Cuando por fin me colocó en el cochecito puse en marcha mi plan. Dejé de respirar. En realidad lo que pretendía era volver a estar dentro de su barriga, de la de mi mamá, y tonto de mí, pensé que así lo conseguiría, como si se pudiera dar marcha atrás. Dejar de respirar y que el corazón se me parara y revertir todo el proceso que me había llevado a nacer. No me di cuenta de que eso era imposible y que dejando de respirar solo conseguiría morir. Y casi lo consigo. Menos mal que a mi papá se le ocurrió mirar cómo estaba, y dio la voz de alarma. Tenía la cara morada, mi corazón se había parado y ya no respiraba. Papá se alarmó, me cogió rápidamente y empezó a insuflar aire dentro de mi boca con la suya propia, mientras en medio de la confusión mamá cogía el coche y me llevaban al hospital. Yo veía todo el movimiento, pero ya no desde mi cuerpo, sino desde... no sé, desde el aire, o desde la nada, aunque poco a poco, a medida que mi papá me hacía el boca a boca, notaba como iba regresando al lugar de donde nunca debí haber salido.
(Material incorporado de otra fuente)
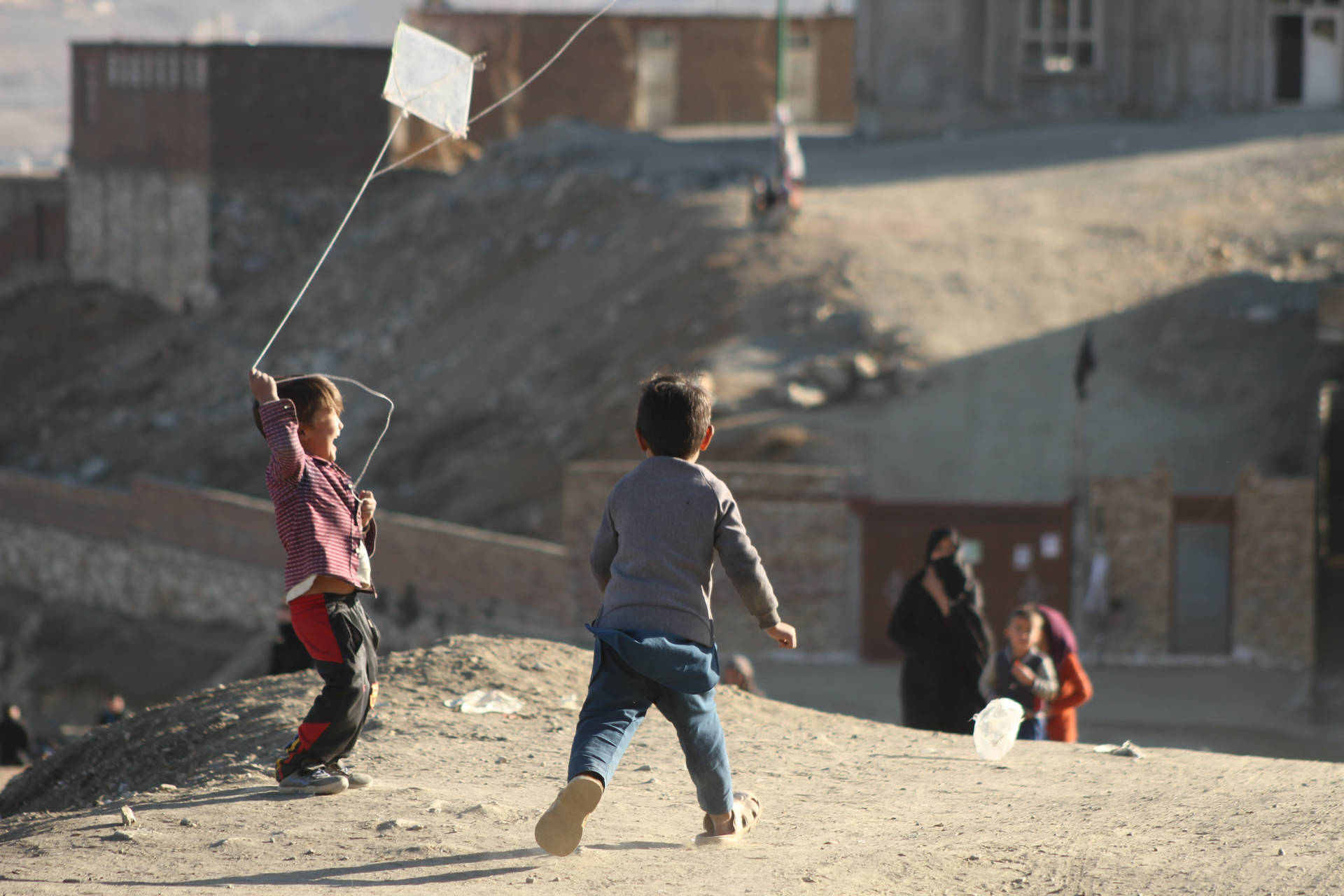 Kids Playing In Kabul Background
Cuando llegamos al hospital yo ya volvía a respirar. Un médico me miró y le dijo a mis papás que había sido un episodio de muerte súbita y que había conseguido volver a la vida gracias a la pericia de mi papá y a la rapidez con la que actuaron. Estuve unos días en el hospital, porque me tuvieron que hacer unas pruebas, pero como vieron que todo estaba bien, pronto regresé a casa. No sé si era el mejor plan, volver a casa y a lo de siempre digo, lo cierto es que me dolió ver a mis papás tan disgustados por mi posible muerte y me prometí no volver a hacer una travesura semejante. Si ellos parecían personas normales y felices y también habían sido tan enanos como yo, vivir no debía ser tan malo. Así que me armé de valor y me dispuse a afrontar mi existencia. Es cierto que tuve que pasar por el dolor de los dientes, por la fiebre de las vacunas, y que los malditos gases todavía tardaron un tiempo en dejar de darme la lata, pero todo eso fue pasando, y ahora, que tengo dos añitos, me estoy dando cuenta de que aquí no se están tan mal y que a pesar de todos los sinsabores, merece la pena vivir.